Net income: Year 1 Year 2 Year 3 Year 4 Year 5 $1,000 $1,300 $1,200 $1,300 $1,200
Initial investment in Zartek technology: $2,000

To establish the dollar value of the Zartek technology, we need to calculate the present value of the projected net income stream. The net income figures provided are for each year from Year 1 to Year 5.

To begin, we need to calculate the present value of each year's net income by discounting it using the prevailing interest rate of 7% per year.
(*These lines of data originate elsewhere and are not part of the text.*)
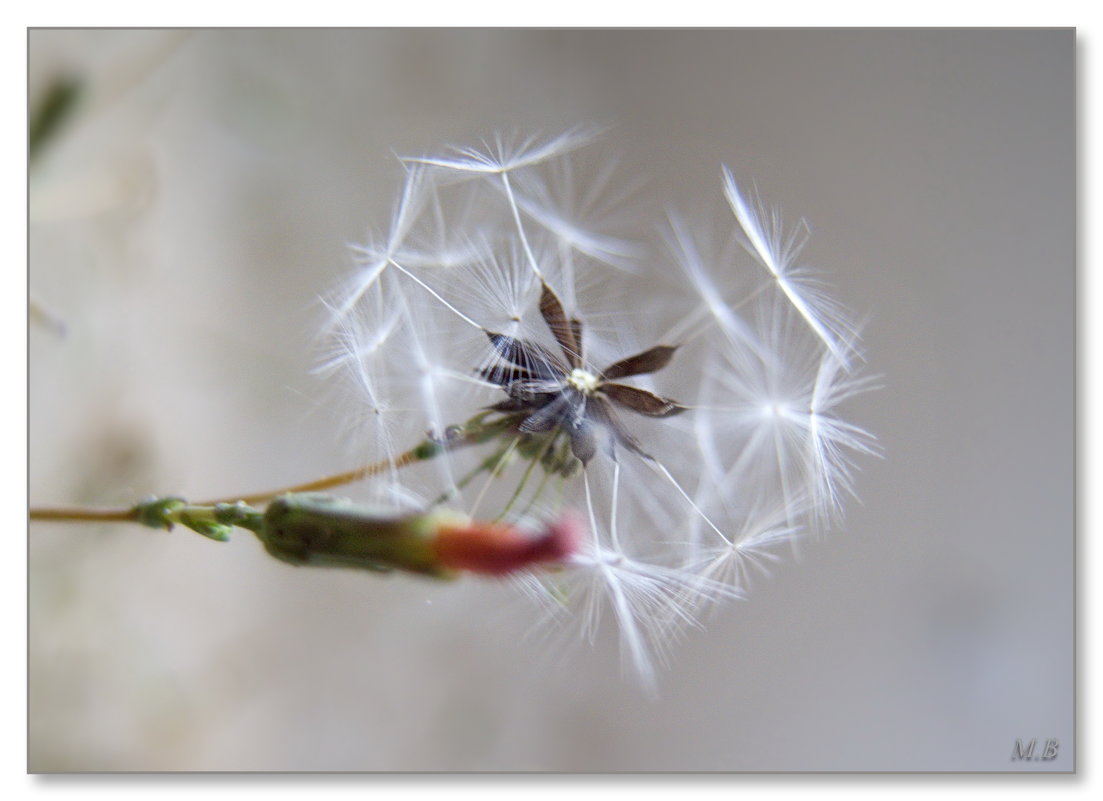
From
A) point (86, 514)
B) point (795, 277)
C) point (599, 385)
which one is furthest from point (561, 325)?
point (86, 514)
The formula for calculating the present value is:

Present Value = Future Value / (1 + interest rate)^number of periods

Using this formula, we can calculate the present value for each year's net income as follows:

Year 1: Present Value = $1,000 / (1 + 0.07)^1 = $1,000 / 1.07 = $934.58 (rounded to the nearest cent)

Year 2: Present Value = $1,300 / (1 + 0.07)^2 = $1,300 / 1.1449 = $1,133.49 (rounded to the nearest cent)

Year 3: Present Value = $1,200 / (1 + 0.07)^3 = $1,200 / 1.225 = $979.59 (rounded to the nearest cent)

Year 4: Present Value = $1,300 / (1 + 0.07)^4 = $1,300 / 1.3108 = $990.46 (rounded to the nearest cent)

Year 5: Present Value = $1,200 / (1 + 0.07)^5 = $1,200 / 1.4026 = $855.43 (rounded to the nearest cent)

Next, we sum up the present values of all five years' net incomes to find the total present value:

Total Present Value = $934.58 + $1,133.49 + $979.59 + $990.46 + $855.43 = $4,893.55 (rounded to the nearest cent)

Lastly, we need to consider the initial investment in Zartek technology, which was $2,000. We subtract the initial investment from the total present value to obtain the net present value:

Net Present Value = Total Present Value - Initial Investment = $4,893.55 - $2,000 = $2,893.55

Based on this analysis, the net present value of the projected net income stream associated with the Zartek technology is $2,893.55. This could be used as a starting point to establish the sales price. However, we should also consider other factors such as market demand, potential competition, intellectual property protection, and potential future developments that may positively or negatively impact the value of the technology.

To establish the dollar value of the Zartek technology, we can use the concept of net present value (NPV) which takes into account the time value of money. The NPV calculates the present value of future cash flows by discounting them at a predetermined interest rate.

To calculate the NPV, we first need to discount each year's net income stream to its present value. Considering the prevailing interest rate for the five-year time period is 7% per year, we can discount the net income streams as follows:

Year 1: $1,000 / (1 + 0.07)^1 = $935.48
Year 2: $1,300 / (1 + 0.07)^2 = $1,105.14
Year 3: $1,200 / (1 + 0.07)^3 = $1,003.54
Year 4: $1,300 / (1 + 0.07)^4 = $1,054.07
Year 5: $1,200 / (1 + 0.07)^5 = $936.58

Next, we sum up the present values of each year's net income:

$935.48 + $1,105.14 + $1,003.54 + $1,054.07 + $936.58 = $5,034.81

Since the initial investment in Zartek technology was $2,000, we subtract this investment from the total present value to determine the net present value:

$5,034.81 - $2,000 = $3,034.81

The net present value represents the additional value gained from the investment in the Zartek technology. Thus, we can consider this value as the potential sales price of the patent.

It's important to note that this analysis is based solely on the projected net income stream and the prevailing interest rate. Other factors that should be taken into account when establishing the sales price could include market demand for the technology, competition, potential growth rate, industry trends, and any potential risks or uncertainties associated with the technology.